●『水』の強さに学ぶ


由香里「あるオリンピックの開かれた年、MTBの国内選考会は3戦行われました。
私はその年一番の目標をオリンピック出場に置き、トレーニングも充分にこなし期待を持って選考会に望みました。
ところが、第一戦、第二戦と惨敗し、目標がほぼ絶望的になっていたその時、ある本を主人から手渡されました。
ちょうど自分の考えていた事と一致した所があり感銘を受けました。
櫻木健古という人が書いた『水の強さに学ぶ 勝つ極意』という本です。
私の大きな反省点とは、気負い過ぎ、力み過ぎ、勝負を意識し過ぎという事がありましたが、まさに水の様な強さがなかったのです。この本の一部を抜粋してみます。
『水は柔軟の最たるもの。だからこそ、かたい物に対して、最強の力を発揮するのである。木の革のかたいもんのも、水に浸せば柔らかくなる。水は石にも穴をあけるし、量が多ければ、堅固な堤防をも壊す。激しく動けば巨船ひっくりかえる。柔弱で動きが自由自在だから、このような事が可能なのである。』
『水は他のどんな形にも、ピッタリと沿うことができる。』
『強い心で振る太刀は荒い。荒いばかりでは、勝つことは難しい。無理に人を斬ろうとすると、かえって斬れない物である。』
『不思議なようだが自己強化とは、”引き算”なのである。
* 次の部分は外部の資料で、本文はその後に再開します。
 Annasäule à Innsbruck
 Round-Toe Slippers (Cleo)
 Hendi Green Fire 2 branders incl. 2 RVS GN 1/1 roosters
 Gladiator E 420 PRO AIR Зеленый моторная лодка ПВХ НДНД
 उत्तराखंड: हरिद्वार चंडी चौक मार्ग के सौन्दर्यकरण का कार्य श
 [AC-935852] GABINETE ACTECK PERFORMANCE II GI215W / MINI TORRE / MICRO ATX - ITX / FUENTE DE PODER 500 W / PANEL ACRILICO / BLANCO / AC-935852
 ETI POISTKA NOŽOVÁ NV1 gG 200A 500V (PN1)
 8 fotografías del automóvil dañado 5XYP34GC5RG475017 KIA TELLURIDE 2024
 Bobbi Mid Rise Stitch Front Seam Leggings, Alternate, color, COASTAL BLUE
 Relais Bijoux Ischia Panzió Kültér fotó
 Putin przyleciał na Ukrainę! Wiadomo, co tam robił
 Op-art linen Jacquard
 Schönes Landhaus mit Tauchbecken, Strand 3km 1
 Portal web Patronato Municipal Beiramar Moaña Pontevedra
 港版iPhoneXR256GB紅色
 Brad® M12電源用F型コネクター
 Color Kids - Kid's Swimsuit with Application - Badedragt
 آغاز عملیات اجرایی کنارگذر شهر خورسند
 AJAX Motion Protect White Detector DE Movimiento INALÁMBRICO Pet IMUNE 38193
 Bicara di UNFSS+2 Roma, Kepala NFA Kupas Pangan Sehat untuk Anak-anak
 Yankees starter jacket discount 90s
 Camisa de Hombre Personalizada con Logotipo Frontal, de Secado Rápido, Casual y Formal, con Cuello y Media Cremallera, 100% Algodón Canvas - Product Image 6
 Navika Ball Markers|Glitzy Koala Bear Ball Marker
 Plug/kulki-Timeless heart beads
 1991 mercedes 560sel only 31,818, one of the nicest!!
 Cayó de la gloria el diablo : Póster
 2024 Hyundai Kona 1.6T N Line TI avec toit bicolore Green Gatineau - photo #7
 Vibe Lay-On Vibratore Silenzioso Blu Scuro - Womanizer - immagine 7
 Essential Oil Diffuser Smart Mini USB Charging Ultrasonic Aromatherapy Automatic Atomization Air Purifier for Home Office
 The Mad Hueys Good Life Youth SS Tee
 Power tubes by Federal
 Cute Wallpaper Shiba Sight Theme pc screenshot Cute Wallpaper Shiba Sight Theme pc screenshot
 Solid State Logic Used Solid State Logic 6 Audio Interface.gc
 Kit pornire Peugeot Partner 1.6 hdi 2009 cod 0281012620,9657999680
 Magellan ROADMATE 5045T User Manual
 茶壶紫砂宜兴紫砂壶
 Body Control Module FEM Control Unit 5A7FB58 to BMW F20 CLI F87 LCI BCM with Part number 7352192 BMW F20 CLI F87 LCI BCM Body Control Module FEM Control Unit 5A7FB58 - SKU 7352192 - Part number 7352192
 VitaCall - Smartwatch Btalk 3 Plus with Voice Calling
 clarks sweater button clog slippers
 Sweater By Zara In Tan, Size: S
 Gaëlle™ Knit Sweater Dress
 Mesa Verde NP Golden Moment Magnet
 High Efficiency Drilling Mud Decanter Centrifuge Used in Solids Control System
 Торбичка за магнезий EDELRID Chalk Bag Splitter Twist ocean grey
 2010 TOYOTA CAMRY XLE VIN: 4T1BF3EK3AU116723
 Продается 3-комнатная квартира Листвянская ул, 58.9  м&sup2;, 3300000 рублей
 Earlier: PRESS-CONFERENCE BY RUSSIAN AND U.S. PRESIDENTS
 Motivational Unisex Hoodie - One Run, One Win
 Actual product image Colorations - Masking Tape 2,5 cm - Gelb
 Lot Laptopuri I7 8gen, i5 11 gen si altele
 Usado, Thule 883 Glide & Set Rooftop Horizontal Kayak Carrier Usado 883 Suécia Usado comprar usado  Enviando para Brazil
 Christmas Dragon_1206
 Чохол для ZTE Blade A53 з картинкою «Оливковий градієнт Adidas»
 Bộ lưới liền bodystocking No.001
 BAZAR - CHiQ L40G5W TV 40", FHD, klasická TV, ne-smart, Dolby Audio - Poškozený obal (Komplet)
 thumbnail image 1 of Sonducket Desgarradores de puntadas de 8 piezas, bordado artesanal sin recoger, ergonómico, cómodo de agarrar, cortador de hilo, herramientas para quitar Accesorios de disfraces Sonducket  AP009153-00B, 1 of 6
自分の中の要らない物を捨ててゆく。それによって、強くなるのである。』
ワールドカップのビデオなどを見ていると、1位の選手はもちろん、2位や3位の選手も手を挙げて観客の声援にこたえてゴールしてきます。悔しくてもふてくされてゴールしてくる選手は殆どいません。
今まで大会で入賞して、おめでとうと言われても、優勝でなかれば嬉しくないと思っていた私とはどこか違うのです。
MTBレースに大切なものを何か掴んだ気持ちになった私は、余計な事は考えず笑顔で最終戦のスタートラインに立つことを決めました。
そして自分が水になった気持ちで柔らかく自然や地形に沿って走る事を心掛けました。
結果は優勝。
それだけの事で勝てたとは思いませんが、大きなプラスになったことは確かです。
残念ながらオリンピックには出場は逃しましたが、目標に向かって必死になれた事、今まで自分になかった大切な物を学んだ事、大きな収穫を得た選考会でした。」